Surprised, she turned to look him in the face. “A woman my age? More
appropriate
? And how is it that you know so much about what I should do or not do?”

“I am your guardian.”

“My legal guardian, and a figurehead without any real significance.”

He sat up straighter to make himself taller and as imposing as he could. “I beg your pardon, but—”

“Very well, I mean only that I’m an adult, I’m not senile, and I am competent enough to have taken care of you by myself for nearly twenty years without the slightest help from your father, my father, or any other man. I believe I’ve proven myself and earned some autonomy.”

“My only concern is for your safety.”

A sigh of exasperation escaped her, and she rolled her eyes. “So many, so concerned for my safety! I wonder where you all were when you and I were starving and on the streets. I find that men are ever more concerned about women when money and the control of it are involved. When I was penniless there was nobody to have a care whether I lived or died.”

“I cared. I would have done anything for you.” It was his injured little boy tone, and suddenly she felt terrible for what she’d said.

“I apologize, Piers. But you know those were very difficult times. I rather think I deserve to maintain my independence, at least where the small things are concerned. Where I go and to whom I speak should be my own choices, especially considering how well you have benefitted from those choices in the past. More than likely you wouldn’t be here talking to me, had I not stepped outside the bounds of propriety from time to time when you were a boy.”

He gave a small nod of agreement. He said, “You should know Ramsay asked me to talk to you.”

She chuckled. “Dear Diarmid. Not Daniel, then?”

Piers seemed puzzled she should even bring him up. “Of course not. Old Throckmorton only ever cares what happens to you when Ramsay is involved. It’s as if he can smell it, and he appears out of nowhere only to thwart your suitor.”

The word “suitor” gave her a chuckle, for she felt herself so beyond such proprieties it was similar to calling her a “lady” or referring to a mule as a thoroughbred. “I haven’t seen Daniel in days, though Ramsay has accompanied me everywhere.”
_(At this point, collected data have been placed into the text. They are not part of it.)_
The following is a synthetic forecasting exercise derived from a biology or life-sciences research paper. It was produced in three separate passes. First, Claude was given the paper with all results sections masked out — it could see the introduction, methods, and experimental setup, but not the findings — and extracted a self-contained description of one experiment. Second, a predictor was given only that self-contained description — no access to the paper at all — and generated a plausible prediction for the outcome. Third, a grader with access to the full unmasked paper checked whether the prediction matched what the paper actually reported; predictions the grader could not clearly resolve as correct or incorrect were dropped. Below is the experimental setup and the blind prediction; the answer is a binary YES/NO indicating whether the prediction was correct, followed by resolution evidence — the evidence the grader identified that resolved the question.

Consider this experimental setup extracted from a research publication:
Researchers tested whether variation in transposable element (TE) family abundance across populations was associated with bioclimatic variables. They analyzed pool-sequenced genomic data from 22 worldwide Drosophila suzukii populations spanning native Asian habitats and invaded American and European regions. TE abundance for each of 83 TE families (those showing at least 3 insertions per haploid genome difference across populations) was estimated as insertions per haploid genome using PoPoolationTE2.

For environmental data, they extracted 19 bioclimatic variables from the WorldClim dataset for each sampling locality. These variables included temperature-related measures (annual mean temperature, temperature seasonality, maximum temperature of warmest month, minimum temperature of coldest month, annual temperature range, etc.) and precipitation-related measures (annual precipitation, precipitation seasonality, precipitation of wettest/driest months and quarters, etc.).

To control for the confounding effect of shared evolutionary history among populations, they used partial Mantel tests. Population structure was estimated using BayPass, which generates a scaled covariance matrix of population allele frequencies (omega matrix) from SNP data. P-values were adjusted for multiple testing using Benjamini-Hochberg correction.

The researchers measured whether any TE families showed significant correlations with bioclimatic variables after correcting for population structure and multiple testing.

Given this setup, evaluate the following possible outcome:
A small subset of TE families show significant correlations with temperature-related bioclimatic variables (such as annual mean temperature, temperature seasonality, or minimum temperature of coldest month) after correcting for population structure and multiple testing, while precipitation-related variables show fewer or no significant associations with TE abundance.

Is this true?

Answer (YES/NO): NO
“And that is why I think you should desist in your investigation.”

“Because I’m spending too much time with Diarmid?”

“Because the activity is dangerous. Ramsay accompanies you everywhere for fear you will be harmed.”

“And it is terribly sweet of him. The fact that I allow him to do it should speak to my sensibility concerning my own safety. I’m not so foolish that I would keep him from protecting me. Truth be told, I rather enjoy having a fuss made over me. ’Tis such a rare thing for me, ’tis something of a novelty. He amuses me, and I have to smile every time I see him waiting for me when I leave the theatre. I have to wonder why he doesn’t have anything better to do.”

“He does. A great many things, and his income is suffering for not being able to attend to his usual business.”

“He’s not in any of our plays at the moment.”

“But you know he has business concerns, importing from and exporting to Scotland.”

“Smuggling.”

“He’s no patents, and no right to do business of any sort, so in order to make a living that doesn’t require being cast in one of our plays, which you know is not dependable money, he must occasionally slip beneath notice of the crown. We all do it when necessary, don’t we?”

Suzanne realized in the past she’d broken the law enough times in various ways that she could have no argument against that. And so she said nothing.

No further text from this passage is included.